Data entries
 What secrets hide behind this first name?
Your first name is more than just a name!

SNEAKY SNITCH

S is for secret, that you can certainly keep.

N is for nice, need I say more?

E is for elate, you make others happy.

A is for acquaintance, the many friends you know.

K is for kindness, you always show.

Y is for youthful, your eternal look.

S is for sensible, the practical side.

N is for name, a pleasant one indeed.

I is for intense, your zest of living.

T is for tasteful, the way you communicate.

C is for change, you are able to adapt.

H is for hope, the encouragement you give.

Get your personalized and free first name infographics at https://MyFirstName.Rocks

» TASK DIRECTIONS
Write out the records in full, word for word.

» SOLUTION TO THE EXERCISE
 What secrets hide behind this first name?
Your first name is more than just a name!

SNEAKY SNITCH

S is for secret, that you can certainly keep.

N is for nice, need I say more?

E is for elate, you make others happy.

A is for acquaintance, the many friends you know.

K is for kindness, you always show.

Y is for youthful, your eternal look.

S is for sensible, the practical side.

N is for name, a pleasant one indeed.

I is for intense, your zest of living.

T is for tasteful, the way you communicate.

C is for change, you are able to adapt.

H is for hope, the encouragement you give.

Get your personalized and free first name infographics at https://MyFirstName.Rocks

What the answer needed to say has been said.